Aynı yıl Dârülfünun Edebiyat Fakültesi Lisan Şubesi Fransızca tercüme müderrisliğine tayin edildi, iki ay sonra da Garp edebiyatı müderris vekili oldu. 30 Mayıs 1919’da Dârülfünun Osmanlı edebiyat tarihi müderrisliğine getirildi. Bir gün derste Yunanlılar’ı övüp Millî Mücadele’yi küçümseyen sözler sarfettiği ileri sürülerek Dârülfünun öğrencileri tarafından diğer bazı hocalarla birlikte aleyhinde nümâyişler düzenlendi. Cenab’ın o sözleri söyleyip söylemediği tesbit edilemediyse de önceki bazı siyasî yazıları onu suçlu bulmaya yeterli görüldü. Ali Kemal, Rıza Tevfik, Hüseyin Dâniş ve Barsamyan Efendi ile beraber Dârülfünun’daki görevinden istifa etmek zorunda bırakıldı (Eylül 1922). Bu olaylar üzerine bir çeşit inzivayı tercih eden Cenab Şahabeddin, daha çok edebiyat ve sanat konularında yazı faaliyetine devam etti.
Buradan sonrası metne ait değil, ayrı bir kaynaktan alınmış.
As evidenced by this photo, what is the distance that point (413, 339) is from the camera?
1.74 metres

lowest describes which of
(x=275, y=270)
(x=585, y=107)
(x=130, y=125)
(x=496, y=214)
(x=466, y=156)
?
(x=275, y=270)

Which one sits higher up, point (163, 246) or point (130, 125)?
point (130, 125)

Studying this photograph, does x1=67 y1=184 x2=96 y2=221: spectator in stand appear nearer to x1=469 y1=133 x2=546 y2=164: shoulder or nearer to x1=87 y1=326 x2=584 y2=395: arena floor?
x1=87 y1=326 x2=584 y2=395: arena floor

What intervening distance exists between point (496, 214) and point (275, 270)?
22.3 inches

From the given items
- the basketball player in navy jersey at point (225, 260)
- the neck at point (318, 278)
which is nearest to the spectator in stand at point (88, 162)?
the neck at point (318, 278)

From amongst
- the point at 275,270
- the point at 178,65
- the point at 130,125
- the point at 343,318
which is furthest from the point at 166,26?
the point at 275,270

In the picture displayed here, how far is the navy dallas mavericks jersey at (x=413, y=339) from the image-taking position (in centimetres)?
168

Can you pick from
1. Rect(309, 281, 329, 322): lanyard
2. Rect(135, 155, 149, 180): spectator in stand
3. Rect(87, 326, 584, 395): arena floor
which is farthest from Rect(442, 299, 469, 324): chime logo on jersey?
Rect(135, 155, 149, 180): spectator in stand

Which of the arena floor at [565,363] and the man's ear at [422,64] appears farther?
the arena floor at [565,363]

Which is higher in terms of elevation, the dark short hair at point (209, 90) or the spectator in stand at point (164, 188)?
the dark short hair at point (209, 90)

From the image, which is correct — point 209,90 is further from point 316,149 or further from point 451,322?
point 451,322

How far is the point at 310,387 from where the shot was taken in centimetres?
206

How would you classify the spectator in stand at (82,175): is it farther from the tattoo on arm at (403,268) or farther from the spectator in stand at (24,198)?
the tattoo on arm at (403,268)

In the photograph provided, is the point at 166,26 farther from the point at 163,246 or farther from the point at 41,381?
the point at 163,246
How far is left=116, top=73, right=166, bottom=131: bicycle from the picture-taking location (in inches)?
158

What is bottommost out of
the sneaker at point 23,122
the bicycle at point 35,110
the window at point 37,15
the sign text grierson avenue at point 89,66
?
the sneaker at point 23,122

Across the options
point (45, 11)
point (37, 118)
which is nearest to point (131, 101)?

Son yıllarında yoğun bir şekilde üzerinde çalıştığı sözlüğünü tamamlayamadan 13 Şubat 1934’te beyin kanaması sonucu öldü ve Bakırköy Mezarlığı’na defnedildi.
Eserleri
Şiirler. 1. Tâmât (İstanbul 1303), 2. Cenab Şahabeddin’in Bütün Şiirleri (İstanbul 1984).
Seyahat Yazıları. 1. Hac Yolunda (İstanbul 1325, 1341), 2. Avrupa Mektupları (İstanbul 1335). 
Tiyatrolar. 1. Kör Ebe (İstanbul 1333). 
Diğer Kitapları. 1. Evrâk-ı Eyyâm (İstanbul 1331), 2. Nesr-i Harb, Nesr-i Sulh ve Tiryâki Sözleri (İstanbul 1334), Cenab’ın Vilyam Şekspiyer (İstanbul 1931) adlı bir incelemesi de bulunmaktadır.